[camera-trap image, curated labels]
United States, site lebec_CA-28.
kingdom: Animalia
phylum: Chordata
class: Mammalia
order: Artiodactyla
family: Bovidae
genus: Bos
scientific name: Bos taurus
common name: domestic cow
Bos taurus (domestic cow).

---

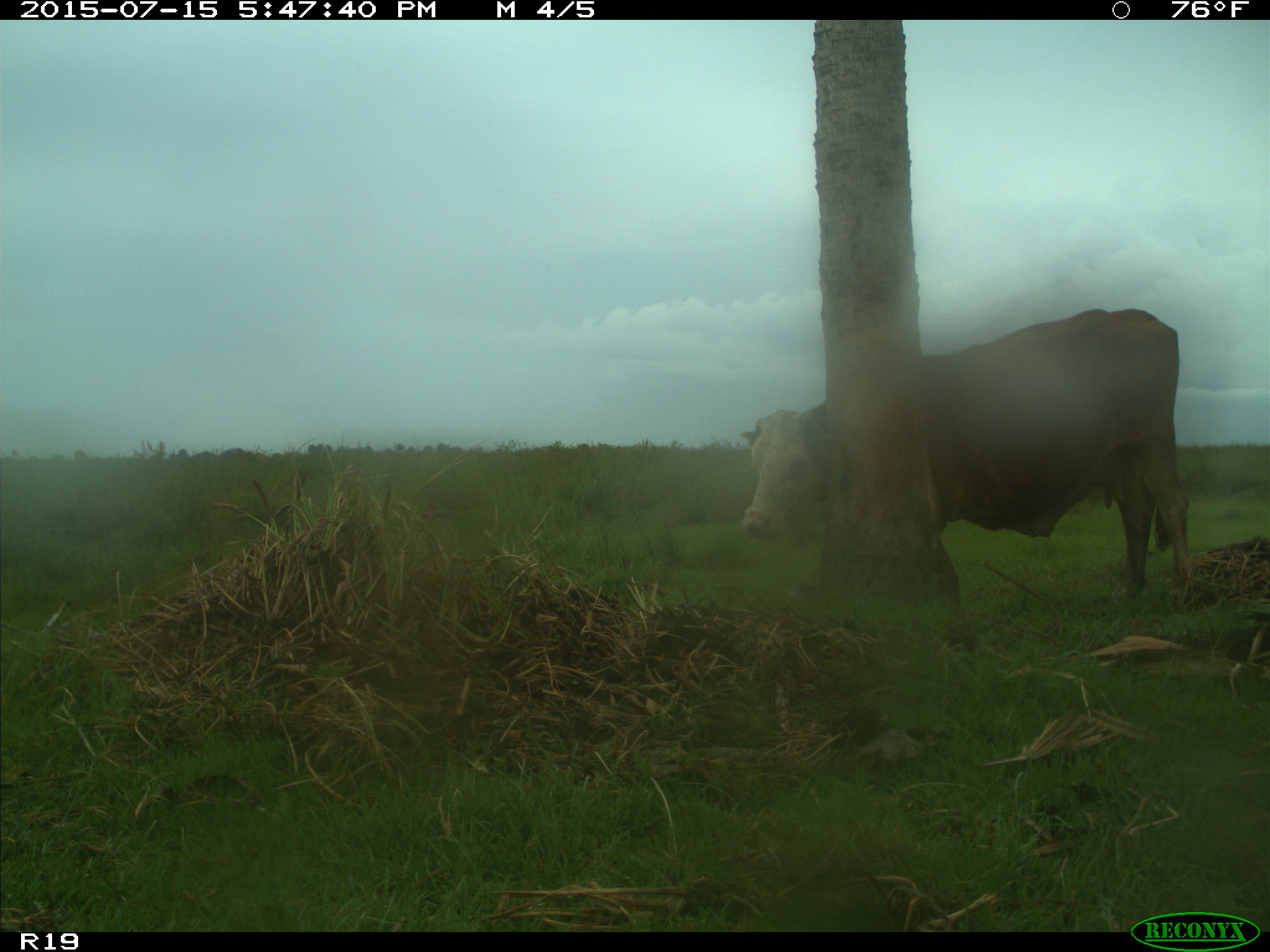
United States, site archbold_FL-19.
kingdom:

What is required
From the material above, gather all lines that include the string "States" and copy them.

Exercise solution
United States, site lebec_CA-28.
United States, site archbold_FL-19.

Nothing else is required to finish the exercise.